Rechtsgebiet: Übriges Verwaltungsrecht
Betreff:

Stimmrechtsrekurs: Ersatzneubau des Sekundarschulhauses Wallrüti (Volksabstimmung vom 19. Mai 2019)


[Beschwerde gegen einen Nichteintretensbeschluss eines Bezirkrats betreffend einen Stimmrechtsrekurs] Durch den Verzicht, einen zweiten Schriftenwechsel anzuordnen, hat die Vorinstanz das rechtliche Gehör des Beschwerdeführers nicht verletzt (E. 2). Da der Beschwerdeführer bei beiden Stimmrechtsrekursen die Frist von Art. 22 Abs. 1 Satz 2 VRG verpasst hatte, ist die Vorinstanz zu Recht nicht auf die Rekurse eingetreten (E. 3.1 ff.). Selbst wenn auf die Stimmrechtsrekurse hätte eingetreten werden können, wären diese abzuweisen gewesen, da die angefochtenen Abstimmungserläuterungen die Garantie der politischen Rechte nach Art. 34 Abs. 2 BV nicht verletzten (E. 3.2).

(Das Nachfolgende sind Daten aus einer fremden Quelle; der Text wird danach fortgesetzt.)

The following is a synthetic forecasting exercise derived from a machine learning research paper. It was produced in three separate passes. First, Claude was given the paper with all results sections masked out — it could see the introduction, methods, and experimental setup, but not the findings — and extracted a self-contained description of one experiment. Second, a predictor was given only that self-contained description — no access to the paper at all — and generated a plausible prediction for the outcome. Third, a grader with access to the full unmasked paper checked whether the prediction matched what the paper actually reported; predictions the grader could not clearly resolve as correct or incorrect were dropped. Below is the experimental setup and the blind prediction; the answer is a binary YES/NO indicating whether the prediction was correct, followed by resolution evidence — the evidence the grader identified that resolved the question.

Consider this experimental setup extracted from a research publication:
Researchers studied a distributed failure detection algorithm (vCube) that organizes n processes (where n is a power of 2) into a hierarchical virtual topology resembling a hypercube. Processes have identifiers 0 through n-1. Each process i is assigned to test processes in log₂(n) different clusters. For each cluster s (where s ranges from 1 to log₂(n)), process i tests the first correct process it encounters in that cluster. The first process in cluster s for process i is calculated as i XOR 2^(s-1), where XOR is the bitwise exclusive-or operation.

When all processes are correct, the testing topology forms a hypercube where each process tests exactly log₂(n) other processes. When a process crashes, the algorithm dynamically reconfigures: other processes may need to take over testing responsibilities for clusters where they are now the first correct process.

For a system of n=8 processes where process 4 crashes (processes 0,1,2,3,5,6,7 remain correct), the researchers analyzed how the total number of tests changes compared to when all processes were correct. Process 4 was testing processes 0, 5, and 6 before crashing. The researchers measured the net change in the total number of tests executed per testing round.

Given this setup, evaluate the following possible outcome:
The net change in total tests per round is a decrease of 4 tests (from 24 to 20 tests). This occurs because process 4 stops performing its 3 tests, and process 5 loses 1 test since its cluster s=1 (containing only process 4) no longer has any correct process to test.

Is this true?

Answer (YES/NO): NO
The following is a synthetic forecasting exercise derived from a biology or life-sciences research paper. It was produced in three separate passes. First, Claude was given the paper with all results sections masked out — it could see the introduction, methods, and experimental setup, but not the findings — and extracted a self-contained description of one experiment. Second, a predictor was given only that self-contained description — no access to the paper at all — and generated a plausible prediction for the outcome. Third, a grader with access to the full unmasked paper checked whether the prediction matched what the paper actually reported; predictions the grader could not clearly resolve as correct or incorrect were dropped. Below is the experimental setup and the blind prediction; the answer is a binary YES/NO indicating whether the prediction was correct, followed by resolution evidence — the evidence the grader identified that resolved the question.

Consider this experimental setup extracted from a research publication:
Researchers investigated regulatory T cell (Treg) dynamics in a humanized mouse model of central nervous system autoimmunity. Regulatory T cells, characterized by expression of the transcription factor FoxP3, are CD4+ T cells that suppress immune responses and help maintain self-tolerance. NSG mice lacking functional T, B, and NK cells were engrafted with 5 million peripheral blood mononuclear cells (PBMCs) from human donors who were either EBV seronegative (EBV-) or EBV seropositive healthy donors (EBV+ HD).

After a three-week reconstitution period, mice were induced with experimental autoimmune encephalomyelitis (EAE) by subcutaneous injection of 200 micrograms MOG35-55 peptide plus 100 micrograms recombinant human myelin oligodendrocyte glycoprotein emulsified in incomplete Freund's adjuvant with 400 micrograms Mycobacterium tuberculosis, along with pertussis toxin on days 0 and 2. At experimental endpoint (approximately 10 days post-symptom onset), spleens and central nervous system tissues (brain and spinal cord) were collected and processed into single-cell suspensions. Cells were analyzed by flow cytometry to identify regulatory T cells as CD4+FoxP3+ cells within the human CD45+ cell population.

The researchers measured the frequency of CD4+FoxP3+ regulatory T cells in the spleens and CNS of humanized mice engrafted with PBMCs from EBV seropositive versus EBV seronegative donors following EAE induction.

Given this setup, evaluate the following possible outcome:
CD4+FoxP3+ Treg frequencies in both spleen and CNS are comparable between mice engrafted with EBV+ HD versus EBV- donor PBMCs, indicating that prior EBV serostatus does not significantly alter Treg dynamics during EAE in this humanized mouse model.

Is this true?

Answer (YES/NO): NO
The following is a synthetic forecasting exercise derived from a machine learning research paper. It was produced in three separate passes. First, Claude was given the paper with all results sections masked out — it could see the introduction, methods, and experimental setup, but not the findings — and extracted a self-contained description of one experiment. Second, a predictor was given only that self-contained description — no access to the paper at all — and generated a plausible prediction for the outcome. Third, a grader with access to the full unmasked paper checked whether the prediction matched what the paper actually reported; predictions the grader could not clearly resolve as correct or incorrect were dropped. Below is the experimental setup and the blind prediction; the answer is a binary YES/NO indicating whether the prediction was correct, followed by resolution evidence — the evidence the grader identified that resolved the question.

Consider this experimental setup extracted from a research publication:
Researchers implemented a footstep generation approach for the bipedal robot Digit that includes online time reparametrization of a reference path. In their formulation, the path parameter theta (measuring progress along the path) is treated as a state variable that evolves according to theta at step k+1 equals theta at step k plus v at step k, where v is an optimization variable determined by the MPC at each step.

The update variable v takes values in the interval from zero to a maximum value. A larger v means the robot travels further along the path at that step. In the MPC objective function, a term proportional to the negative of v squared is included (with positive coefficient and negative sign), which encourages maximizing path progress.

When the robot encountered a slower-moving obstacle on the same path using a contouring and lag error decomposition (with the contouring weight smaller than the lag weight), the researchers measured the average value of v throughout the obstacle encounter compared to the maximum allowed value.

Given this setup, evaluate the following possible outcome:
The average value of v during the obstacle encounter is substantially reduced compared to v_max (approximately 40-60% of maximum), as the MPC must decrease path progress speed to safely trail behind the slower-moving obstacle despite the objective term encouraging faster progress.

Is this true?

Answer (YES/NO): NO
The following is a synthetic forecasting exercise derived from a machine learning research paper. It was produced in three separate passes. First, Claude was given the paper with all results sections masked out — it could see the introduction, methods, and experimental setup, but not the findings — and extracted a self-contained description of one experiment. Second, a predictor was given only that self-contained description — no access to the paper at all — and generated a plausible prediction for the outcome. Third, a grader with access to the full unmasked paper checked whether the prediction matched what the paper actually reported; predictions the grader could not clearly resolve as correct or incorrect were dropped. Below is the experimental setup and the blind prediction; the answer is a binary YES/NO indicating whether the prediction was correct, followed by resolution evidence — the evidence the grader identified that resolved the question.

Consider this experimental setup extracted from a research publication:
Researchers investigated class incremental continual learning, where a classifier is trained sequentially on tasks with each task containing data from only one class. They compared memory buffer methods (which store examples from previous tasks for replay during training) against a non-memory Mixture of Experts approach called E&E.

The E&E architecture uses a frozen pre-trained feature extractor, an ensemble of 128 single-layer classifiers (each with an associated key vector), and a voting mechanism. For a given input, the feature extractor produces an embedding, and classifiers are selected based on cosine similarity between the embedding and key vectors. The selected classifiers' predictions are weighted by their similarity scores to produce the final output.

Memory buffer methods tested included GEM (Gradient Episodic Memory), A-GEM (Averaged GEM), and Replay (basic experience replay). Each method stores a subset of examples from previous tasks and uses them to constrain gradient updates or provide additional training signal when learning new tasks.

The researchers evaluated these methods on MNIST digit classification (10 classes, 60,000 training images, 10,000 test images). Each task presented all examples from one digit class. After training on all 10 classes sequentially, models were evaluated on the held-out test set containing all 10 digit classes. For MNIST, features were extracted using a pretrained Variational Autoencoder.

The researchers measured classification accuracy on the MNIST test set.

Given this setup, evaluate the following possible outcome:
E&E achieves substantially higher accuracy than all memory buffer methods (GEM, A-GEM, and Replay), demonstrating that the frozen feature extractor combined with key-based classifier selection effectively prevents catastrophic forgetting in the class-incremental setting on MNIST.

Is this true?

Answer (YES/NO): YES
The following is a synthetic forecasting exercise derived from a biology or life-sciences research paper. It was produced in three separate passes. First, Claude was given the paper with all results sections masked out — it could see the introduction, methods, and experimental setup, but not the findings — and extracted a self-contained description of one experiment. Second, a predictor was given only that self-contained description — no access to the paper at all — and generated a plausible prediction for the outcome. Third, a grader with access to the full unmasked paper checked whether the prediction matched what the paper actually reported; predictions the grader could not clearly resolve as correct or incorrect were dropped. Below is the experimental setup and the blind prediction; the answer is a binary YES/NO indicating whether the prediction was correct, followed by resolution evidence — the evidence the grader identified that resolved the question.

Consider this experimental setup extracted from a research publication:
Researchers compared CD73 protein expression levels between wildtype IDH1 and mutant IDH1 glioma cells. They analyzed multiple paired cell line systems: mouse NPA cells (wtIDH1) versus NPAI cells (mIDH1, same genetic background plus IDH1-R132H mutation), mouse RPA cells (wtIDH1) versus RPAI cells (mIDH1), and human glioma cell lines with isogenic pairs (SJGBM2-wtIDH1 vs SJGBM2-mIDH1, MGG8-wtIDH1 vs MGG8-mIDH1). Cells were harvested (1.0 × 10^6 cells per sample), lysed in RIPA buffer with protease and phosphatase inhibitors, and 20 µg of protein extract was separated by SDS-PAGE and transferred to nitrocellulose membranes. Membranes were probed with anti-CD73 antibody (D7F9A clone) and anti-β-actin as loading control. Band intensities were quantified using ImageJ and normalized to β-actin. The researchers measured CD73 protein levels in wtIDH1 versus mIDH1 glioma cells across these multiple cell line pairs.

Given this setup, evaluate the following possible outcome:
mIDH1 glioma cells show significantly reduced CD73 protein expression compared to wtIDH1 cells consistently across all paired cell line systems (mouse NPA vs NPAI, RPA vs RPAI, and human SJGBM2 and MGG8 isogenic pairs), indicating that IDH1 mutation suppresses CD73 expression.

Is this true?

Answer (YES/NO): YES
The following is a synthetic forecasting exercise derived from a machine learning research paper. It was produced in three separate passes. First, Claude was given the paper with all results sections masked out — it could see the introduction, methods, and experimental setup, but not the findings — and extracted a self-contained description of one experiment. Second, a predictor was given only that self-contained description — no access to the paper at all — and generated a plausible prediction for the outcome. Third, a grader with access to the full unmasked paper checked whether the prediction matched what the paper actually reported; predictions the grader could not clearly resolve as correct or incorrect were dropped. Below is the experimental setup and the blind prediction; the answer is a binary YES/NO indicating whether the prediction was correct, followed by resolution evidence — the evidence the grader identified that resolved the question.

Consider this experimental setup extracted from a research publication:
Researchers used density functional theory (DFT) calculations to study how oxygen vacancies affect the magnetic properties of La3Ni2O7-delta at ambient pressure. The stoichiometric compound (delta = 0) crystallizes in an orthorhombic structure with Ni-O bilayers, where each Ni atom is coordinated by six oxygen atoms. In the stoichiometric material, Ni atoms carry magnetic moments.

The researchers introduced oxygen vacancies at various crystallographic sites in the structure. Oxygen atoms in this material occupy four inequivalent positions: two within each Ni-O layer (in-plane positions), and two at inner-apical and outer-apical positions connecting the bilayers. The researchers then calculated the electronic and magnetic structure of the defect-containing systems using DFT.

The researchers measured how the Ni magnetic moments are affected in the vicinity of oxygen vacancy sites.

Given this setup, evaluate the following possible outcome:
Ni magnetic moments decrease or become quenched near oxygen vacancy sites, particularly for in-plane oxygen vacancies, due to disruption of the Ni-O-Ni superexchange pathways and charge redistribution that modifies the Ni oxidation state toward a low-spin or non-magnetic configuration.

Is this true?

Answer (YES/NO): NO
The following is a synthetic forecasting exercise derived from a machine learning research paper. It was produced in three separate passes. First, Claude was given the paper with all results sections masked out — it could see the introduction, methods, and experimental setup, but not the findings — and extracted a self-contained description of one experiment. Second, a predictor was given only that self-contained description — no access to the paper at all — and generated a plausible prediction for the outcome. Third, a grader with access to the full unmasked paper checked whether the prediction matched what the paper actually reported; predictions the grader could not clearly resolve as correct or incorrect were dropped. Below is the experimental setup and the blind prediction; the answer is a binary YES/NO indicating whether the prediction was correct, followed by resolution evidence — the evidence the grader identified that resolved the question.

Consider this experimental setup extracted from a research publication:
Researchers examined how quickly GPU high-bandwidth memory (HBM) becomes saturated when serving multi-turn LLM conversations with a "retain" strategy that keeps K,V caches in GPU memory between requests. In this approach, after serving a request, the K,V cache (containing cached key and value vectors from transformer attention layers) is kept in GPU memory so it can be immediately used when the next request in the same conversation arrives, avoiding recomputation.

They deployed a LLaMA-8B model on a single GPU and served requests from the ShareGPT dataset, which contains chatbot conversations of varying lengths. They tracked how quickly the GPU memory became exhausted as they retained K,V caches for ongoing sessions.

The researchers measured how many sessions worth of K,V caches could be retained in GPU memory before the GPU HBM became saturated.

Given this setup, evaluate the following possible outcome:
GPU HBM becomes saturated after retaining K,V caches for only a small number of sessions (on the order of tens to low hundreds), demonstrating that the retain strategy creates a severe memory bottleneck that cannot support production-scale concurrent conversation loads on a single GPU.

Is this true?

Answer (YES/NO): YES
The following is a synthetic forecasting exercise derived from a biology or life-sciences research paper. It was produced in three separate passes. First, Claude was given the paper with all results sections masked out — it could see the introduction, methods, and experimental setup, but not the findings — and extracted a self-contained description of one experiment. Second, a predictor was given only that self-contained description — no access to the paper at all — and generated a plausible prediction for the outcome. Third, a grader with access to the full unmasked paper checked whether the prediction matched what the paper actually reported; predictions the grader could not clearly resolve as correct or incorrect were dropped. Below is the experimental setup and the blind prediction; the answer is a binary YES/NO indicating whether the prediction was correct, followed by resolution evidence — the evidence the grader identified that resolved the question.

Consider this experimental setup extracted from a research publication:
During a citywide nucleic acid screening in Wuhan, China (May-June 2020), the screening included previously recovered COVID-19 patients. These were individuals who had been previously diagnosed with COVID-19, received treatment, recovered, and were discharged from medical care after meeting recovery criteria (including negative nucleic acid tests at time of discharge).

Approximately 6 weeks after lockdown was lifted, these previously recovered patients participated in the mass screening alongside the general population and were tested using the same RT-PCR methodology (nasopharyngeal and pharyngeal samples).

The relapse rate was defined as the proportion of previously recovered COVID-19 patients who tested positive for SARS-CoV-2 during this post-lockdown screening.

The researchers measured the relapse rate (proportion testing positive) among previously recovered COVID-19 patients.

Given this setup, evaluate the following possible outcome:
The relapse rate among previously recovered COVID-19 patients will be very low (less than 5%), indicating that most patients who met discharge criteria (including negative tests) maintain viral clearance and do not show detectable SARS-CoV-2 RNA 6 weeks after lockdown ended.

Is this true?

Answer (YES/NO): YES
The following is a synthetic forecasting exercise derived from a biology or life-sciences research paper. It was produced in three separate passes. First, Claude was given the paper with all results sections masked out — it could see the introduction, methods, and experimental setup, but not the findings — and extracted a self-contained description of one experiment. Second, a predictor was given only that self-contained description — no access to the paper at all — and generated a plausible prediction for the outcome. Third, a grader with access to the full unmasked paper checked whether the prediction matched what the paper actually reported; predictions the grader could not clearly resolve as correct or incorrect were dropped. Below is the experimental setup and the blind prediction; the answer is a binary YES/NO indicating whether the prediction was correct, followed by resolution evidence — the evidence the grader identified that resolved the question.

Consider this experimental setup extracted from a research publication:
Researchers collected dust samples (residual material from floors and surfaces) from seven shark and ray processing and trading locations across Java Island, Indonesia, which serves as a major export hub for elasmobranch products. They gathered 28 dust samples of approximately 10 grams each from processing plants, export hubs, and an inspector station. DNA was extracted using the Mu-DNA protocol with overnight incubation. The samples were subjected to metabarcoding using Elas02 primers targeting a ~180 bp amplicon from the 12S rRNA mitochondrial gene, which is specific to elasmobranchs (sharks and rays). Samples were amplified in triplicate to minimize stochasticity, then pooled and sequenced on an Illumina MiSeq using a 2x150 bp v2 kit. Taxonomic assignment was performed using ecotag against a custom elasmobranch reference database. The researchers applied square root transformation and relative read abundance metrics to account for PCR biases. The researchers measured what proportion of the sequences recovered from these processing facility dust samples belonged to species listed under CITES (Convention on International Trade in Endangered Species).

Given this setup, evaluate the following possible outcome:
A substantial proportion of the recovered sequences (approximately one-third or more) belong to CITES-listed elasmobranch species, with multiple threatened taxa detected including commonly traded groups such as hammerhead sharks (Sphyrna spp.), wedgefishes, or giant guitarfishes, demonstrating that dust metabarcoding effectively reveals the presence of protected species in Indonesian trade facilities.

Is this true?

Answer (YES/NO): YES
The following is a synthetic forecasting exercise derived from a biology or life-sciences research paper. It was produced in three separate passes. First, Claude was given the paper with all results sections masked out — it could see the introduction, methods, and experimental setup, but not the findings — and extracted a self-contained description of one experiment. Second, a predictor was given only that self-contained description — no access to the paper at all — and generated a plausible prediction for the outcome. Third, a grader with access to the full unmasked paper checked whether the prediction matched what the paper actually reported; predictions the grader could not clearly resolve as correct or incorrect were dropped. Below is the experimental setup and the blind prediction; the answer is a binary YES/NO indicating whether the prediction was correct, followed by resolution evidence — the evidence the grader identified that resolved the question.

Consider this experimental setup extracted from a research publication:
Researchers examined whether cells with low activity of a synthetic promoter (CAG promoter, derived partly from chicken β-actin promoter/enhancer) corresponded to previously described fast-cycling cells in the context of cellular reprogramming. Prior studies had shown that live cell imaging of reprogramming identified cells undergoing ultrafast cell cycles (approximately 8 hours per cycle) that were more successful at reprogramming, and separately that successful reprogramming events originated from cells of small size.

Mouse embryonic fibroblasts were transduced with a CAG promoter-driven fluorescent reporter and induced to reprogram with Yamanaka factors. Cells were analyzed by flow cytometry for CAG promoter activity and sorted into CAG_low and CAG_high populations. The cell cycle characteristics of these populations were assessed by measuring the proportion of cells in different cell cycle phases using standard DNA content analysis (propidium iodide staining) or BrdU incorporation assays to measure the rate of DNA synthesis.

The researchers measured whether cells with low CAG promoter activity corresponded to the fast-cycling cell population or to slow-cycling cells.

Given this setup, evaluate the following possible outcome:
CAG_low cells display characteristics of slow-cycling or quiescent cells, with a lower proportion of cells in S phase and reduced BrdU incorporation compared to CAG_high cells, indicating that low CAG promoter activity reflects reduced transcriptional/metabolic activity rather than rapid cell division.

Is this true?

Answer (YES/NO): NO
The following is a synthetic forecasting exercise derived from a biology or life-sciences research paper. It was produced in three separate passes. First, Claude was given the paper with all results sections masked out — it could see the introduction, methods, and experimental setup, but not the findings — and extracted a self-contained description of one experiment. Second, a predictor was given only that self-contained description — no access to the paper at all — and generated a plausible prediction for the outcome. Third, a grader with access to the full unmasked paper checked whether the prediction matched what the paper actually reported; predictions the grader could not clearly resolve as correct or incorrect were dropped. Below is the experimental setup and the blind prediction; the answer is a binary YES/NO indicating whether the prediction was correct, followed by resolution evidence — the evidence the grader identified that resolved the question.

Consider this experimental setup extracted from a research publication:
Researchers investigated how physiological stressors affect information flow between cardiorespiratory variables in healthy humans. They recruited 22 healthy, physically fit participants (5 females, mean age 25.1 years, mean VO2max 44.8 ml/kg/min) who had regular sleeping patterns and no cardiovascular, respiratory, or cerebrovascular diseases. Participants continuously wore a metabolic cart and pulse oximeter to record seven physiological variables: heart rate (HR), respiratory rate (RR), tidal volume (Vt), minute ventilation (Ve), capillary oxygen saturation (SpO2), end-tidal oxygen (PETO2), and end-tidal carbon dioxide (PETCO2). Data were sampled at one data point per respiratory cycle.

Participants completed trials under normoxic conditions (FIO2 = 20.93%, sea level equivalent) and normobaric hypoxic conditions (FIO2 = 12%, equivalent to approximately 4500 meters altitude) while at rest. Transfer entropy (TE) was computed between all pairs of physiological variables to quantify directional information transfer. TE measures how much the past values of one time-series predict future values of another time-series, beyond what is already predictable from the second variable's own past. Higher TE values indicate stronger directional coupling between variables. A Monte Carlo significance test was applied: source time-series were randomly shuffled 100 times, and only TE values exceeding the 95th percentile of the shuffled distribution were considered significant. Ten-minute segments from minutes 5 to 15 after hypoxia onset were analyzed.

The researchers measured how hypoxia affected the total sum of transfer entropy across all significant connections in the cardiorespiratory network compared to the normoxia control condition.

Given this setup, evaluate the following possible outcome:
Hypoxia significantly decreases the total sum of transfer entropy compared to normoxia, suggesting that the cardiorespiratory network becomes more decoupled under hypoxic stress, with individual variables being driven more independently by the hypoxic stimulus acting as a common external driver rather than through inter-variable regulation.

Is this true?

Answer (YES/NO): NO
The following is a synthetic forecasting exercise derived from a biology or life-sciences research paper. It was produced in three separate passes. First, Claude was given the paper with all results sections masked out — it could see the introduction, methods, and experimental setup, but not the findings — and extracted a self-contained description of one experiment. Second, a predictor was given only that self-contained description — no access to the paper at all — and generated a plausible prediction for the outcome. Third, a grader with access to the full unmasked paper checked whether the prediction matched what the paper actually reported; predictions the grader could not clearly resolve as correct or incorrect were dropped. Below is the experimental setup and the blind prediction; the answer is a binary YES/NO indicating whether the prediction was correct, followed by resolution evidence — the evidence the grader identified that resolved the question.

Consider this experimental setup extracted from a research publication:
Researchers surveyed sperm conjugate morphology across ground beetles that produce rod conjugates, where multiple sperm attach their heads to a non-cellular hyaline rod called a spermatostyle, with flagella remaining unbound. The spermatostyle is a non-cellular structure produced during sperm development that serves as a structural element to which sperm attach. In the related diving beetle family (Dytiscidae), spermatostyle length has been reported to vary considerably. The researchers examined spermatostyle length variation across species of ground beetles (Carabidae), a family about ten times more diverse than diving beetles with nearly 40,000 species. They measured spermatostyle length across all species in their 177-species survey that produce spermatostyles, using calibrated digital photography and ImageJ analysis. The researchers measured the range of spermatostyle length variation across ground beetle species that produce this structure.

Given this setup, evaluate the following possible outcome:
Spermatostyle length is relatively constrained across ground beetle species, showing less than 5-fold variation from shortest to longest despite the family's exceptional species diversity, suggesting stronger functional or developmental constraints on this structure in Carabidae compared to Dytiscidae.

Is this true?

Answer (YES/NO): NO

Abweisung der Beschwerde, soweit auf sie eingetreten wird.
 
Stichworte:
ABSTIMMUNGSERLÄUTERUNGEN
FRIST/-EN
STIMMRECHTSREKURS
VOLKSABSTIMMUNG
Rechtsnormen:
Art. 29 Abs. 2 BV
Art. 34 Abs. 2 BV
Art. 64 Abs. 1 GPR
§ 22 Abs. 1 VRG
§ 22 Abs. 2 VRG
§ 26b Abs. 3 VRG
Publikationen:
- keine -
Gewichtung:
(1 von hoher / 5 von geringer Bedeutung)
Gewichtung: 4
 
 

Verwaltungsgericht

des Kantons Zürich

4. Abteilung

 

VB.2019.00433

 

 

 

Urteil

 

 

 

der 4. Kammer

 

 

 

vom 26. September 2019

 

 

 

Mitwirkend: Abteilungspräsidentin Tamara Nüssle (Vorsitz), Verwaltungsrichter Reto Häggi Furrer, Verwaltungsrichter Martin Bertschi, Gerichtsschreiber Christoph Raess.  

 

 

 

In Sachen

 

 

A,

Beschwerdeführer,

 

 

gegen

 

 

Stadt Winterthur,

vertreten durch den Stadtrat Winterthur,

Beschwerdegegnerin,

 

 

betreffend Stimmrechtsrekurs: Ersatzneubau des Sekundarschulhauses Wallrüti
(Volksabstimmung vom 19. Mai 2019),


 

hat sich ergeben:

I.  

Am 13. März 2019 setzte der Stadtrat von Winterthur die kommunale Abstimmung über die Vorlage "Ersatzneubau Sekundarschulhaus Wallrüti und Sanierung Turnhallen- und Singsaaltrakt" auf den 19. Mai 2019 an (Stadtratsbeschluss SR.19.164-1, abrufbar unter www.stadt.winterthur.ch/stadratsbeschluesse). Am 19. Mai 2019 haben die Stimmbürgerinnen und Stimmbürger der Stadt Winterthur die Vorlage mit einem Jastimmenanteil von 84,22 % angenommen.

II.  

Mit Stimmrechtsrekursen vom 16. und 29. Mai 2019 wandte sich A an den Bezirksrat Winterthur. Er beantragte, dass die Abstimmung vom 19. Mai 2019 als ungültig zu erklären und zu wiederholen sei. Mit Beschluss vom 21. Juni 2019 entschied der Bezirksrat Winterthur, die beiden Stimmrechtsrekurse seien zu vereinigen und es sei nicht darauf einzutreten.

III.  

A erhob am 29. Juni 2019 Beschwerde am Verwaltungsgericht und beantragte, unter Entschädigungsfolge sei der Beschluss des Bezirksrats Winterthur vom 21. Juni 2019 aufzuheben, dieser sei anzuhalten, von Amts wegen tätig zu werden, es sei auf die Stimmrechtsrekurse einzutreten und die Stadt Winterthur zu rügen sowie ihm das rechtliche Gehör zu gewähren.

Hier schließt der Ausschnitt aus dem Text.